Novel Molecular Insights into the Combination Treatment of Acromegaly

In chapter 2 of this thesis we have confirmed that LA-SSA in combination with PEGV as a treatment modality for acromegaly still appears to be highly effective, after almost a decade of experience in the Rotterdam cohort (n=112). Normalization of IGF-I levels occurred in 97% of the patients, provided that the required PEGV dose was used. The median PEGV dose to achieve this efficacy rate was 80 mg/week [interquartile range: 60 – 120 mg]. Side effects such as lipohypertrophy (2.8%) and elevated transaminases of more than three times the upper limit of normal (13.5%) were mild and transient (n=141). Tumor size control and even tumor shrinkage is observed in a vast majority of patients. Pituitary tumor size increase was observed in one patient.
Normalization of IGF-I levels in acromegaly patients is associated with the expression of SSTR2 on somatotroph adenomas. In the Rotterdam cohort (n=39), the SSTR2 expression was lower in patients pre-treated with LA-SSA and PEGV compared to drug-naive acromegaly patients after transsphenoidal surgery, which is described in chapter 3. Moreover, a higher required PEGV dose in combination with LA-SSA was needed in patients with a lower SSTR2 expression on drug-naive somatotroph adenomas to achieve normalized IGF-I levels. (Partial) resistance for LA-SSA alone could be one of the reasons why these patients with a lower SSTR2 expression necessitate LA-SSA in combination with PEGV.
Chapter 4 and 5 focus on the common growth hormone polymorphism lacking exon 3, which is associated with disease severity and has been reported to be more responsive to PEGV treatment in acromegaly patients. Clinical data from the Rotterdam cohort (n=112) does not support a role for GHR genotype in treatment response or PEGV dosing nor PEGV serum levels in patients treated with LA-SSA in combination with PEGV. A meta-analysis obtained from four separate study cohorts including the Rotterdam cohort (n=324), confirmed that the presence of the d3- GHR in acromegaly patients has no impact on clinical practice. The polymorphism was not of added value for either the determination of the required PEGV dose or the prediction of PEGV responsiveness.

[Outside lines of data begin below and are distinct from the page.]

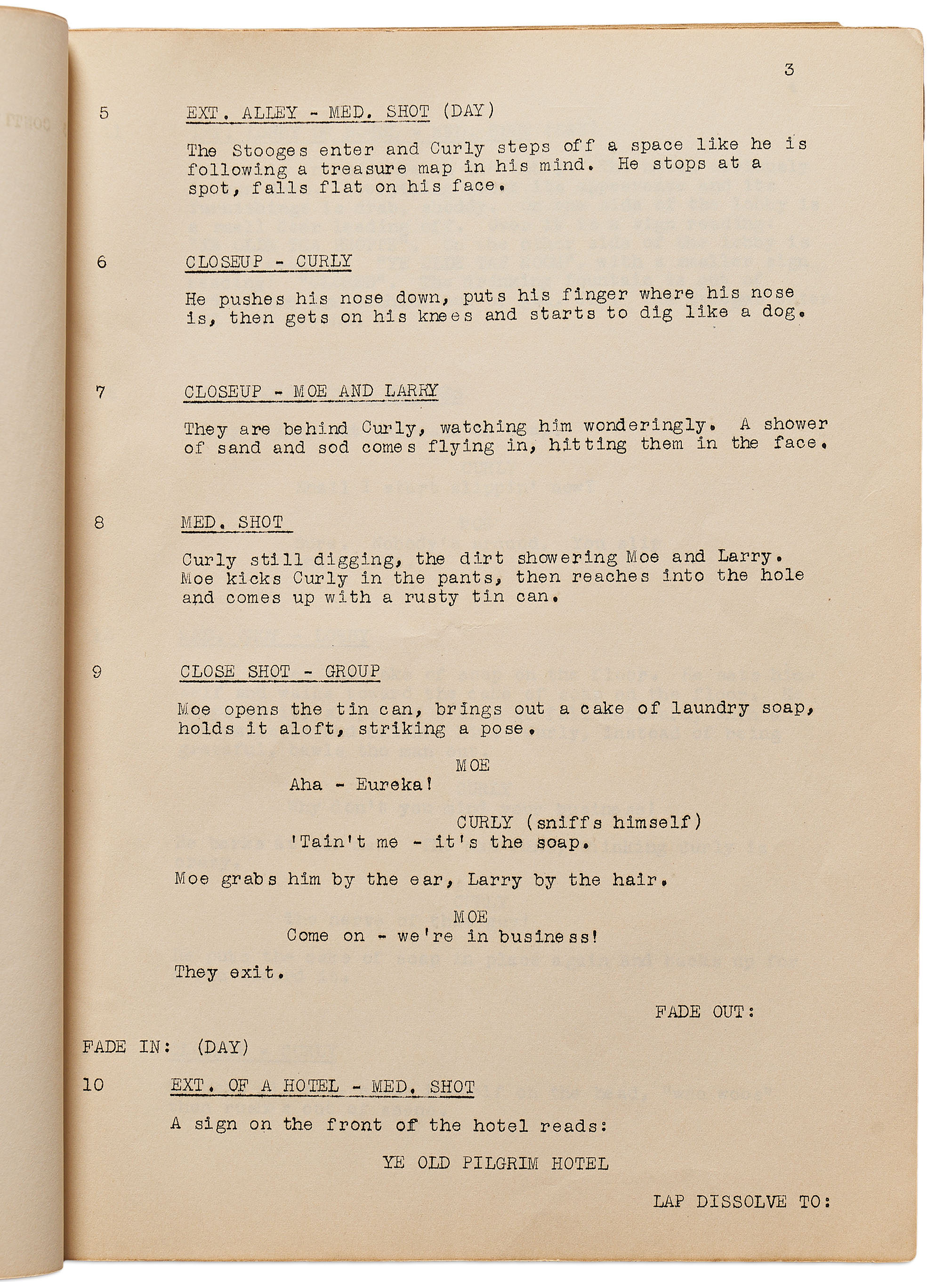 3

5 EXT. ALLEY - MED. SHOT (DAY)

The Stooges enter and Curly steps off a space like he is following a treasure map in his mind. He stops at a spot, falls flat on his face.

6 CLOSEUP - CURLY

He pushes his nose down, puts his finger where his nose is, then gets on his knees and starts to dig like a dog.

7 CLOSEUP - MOE AND LARRY

They are behind Curly, watching him wonderingly. A shower of sand and sod comes flying in, hitting them in the face.

8 MED. SHOT

Curly still digging, the dirt showering Moe and Larry. Moe kicks Curly in the pants, then reaches into the hole and comes up with a rusty tin can.

9 CLOSE SHOT - GROUP

Moe opens the tin can, brings out a cake of laundry soap, holds it aloft, striking a pose.

MOE
Aha - Eureka!

CURLY (sniffs himself)
'Tain't me - it's the soap.

Moe grabs him by the ear, Larry by the hair.

MOE
Come on - we're in business!

They exit.

FADE OUT:

FADE IN: (DAY)

10 EXT. OF A HOTEL - MED. SHOT

A sign on the front of the hotel reads:

YE OLD PILGRIM HOTEL

LAP DISSOLVE TO:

Finally, the last study of this thesis did identify predictors for PEGV dosing. IGF-I levels, weight, height and age are associated with the required PEGV dose in order to normalize IGF-I levels in addition to LASSA. The IGF-I normalization dosage during PEGV monotherapy is only associated with patients weight. A multivariate prediction model which can be used as a clinical guidance tool for PEGV dosing in addition to LASSA can be found in chapter 6.